Натан вошел в здание, чтобы образумить восставших, – ведь их же только собирались перевезти в новый лагерь на восток, куда передислоцируются войска, мастера нужны везде… Для убедительности евреям предъявили буханки хлеба, которые будут выданы каждому сухим пайком для переезда. Не дав Натану закончить, молодой еврей, обладатель настоящего финского ножа, подошел к предателю и вонзил финку ему в живот.


Слухи о героической борьбе евреев из трудового лагеря быстро распространились по всему городу. Все замерло. Предприятия остановились. Рабочие прекратили работу, ожидая результатов. Ведь если в июне 41-го многие встречали немцев как освободителей от большевистской тирании, то теперь за ужасные зверства все их ненавидели.

Пока немцы для отвода глаз вели с евреями переговоры, к лагерю прибыло подкрепление – грузовики с солдатами и бронетехника с пулеметами. Впервые против евреев были брошены регулярные части вермахта. И повстанцам стало ясно, что уйти им не удастся. Но глядя из окон на немецких автоматчиков в касках, окружающих лагерь, парни тем не менее хохотали и шутили, что без ночного горшка на голове немцы к евреям уже сунуться боятся.

День заканчивался. Солнце зашло. Немцы, понимая, что нельзя позволить повстанцам дождаться темноты, предприняли новую атаку. Автоматчики ворвались в здание. На каждом шагу они встречали ожесточенное сопротивление. Немцы медленно продвигались вперед, забрасывая комнату за комнатой гранатами, поливая все без остановки автоматными очередями. Многие из евреев были убиты и ранены. Погибших братьев складывали в актовом зале, легко раненных перевязывали, и они снова занимали места на баррикадах. Хуже всего было тяжелораненым, они истекали кровью, кричали, но никто не мог им помочь. Количество защитников сокращалось с каждым мгновением. Но и на этот раз атака немцев захлебнулась, расстреляв все патроны, они с потерями отступили. Тогда полицаям приказали выкурить жидов. Когда они подобрались к стенам здания с канистрами бензина, повстанцы вновь попытались забросать их сверху кирпичами и банками с кислотой, но пулеметные очереди не позволяли высунуться из окон. И тогда евреи решили пойти в последнюю атаку и погибнуть в рукопашном бою. Братья стали прощаться друг с другом. Крепкие рукопожатия. Твердые взгляды. «Шма Исраэль…» – шептали уста перед последним броском.

Микки приказал Шмулику идти за ним. В узком погребе под лестницей хранился торф, которым отапливали здание. Братья обнялись в последний раз.

– Поклянись, Шмиликель, – сказал Микки, – если останешься в живых, ты расскажешь всему миру, что нас не вели, как овец на убой, что мы гибнем в бою!

СПИСОК ЗАПИСЕЙ
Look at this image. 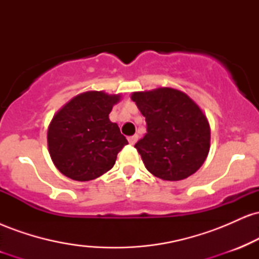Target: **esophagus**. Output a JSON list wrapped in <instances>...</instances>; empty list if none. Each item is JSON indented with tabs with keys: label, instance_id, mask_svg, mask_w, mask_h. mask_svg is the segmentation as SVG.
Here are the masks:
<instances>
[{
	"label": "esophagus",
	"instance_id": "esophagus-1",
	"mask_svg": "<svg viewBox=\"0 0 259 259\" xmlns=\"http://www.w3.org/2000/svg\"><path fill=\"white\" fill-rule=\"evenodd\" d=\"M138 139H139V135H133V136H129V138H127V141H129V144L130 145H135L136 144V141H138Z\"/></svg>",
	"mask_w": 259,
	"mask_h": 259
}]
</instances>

==

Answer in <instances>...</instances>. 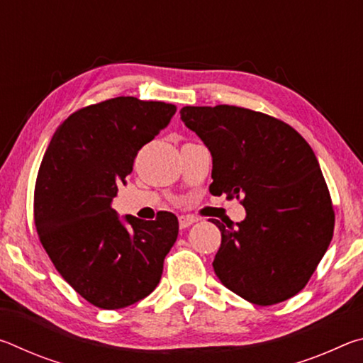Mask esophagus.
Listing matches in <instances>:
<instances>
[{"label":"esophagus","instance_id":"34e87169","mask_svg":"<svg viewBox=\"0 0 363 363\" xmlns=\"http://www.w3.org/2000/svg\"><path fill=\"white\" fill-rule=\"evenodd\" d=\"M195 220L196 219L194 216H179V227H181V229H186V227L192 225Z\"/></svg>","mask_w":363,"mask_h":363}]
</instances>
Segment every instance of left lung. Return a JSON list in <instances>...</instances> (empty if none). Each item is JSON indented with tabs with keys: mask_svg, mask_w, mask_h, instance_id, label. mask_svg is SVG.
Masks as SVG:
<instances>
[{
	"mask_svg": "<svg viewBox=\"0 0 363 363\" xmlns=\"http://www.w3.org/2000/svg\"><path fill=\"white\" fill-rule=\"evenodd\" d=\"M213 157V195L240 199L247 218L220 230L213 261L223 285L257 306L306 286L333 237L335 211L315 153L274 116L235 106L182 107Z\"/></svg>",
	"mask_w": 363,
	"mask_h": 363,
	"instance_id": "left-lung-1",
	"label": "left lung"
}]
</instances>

ЗАДАНИЕ
Перепишите часть отрывка о восстании в трудовом лагере: начните с места, где стоят слова «Натан вошел в», и остановитесь после слов «все их ненавидели.». Замените при этом «буханки хлеба» на «караваи хлеба». Записи для работы не понадобятся.

ПОЛНЫЙ ОТВЕТ
Натан вошел в здание, чтобы образумить восставших, – ведь их же только собирались перевезти в новый лагерь на восток, куда передислоцируются войска, мастера нужны везде… Для убедительности евреям предъявили караваи хлеба, которые будут выданы каждому сухим пайком для переезда. Не дав Натану закончить, молодой еврей, обладатель настоящего финского ножа, подошел к предателю и вонзил финку ему в живот.


Слухи о героической борьбе евреев из трудового лагеря быстро распространились по всему городу. Все замерло. Предприятия остановились. Рабочие прекратили работу, ожидая результатов. Ведь если в июне 41-го многие встречали немцев как освободителей от большевистской тирании, то теперь за ужасные зверства все их ненавидели.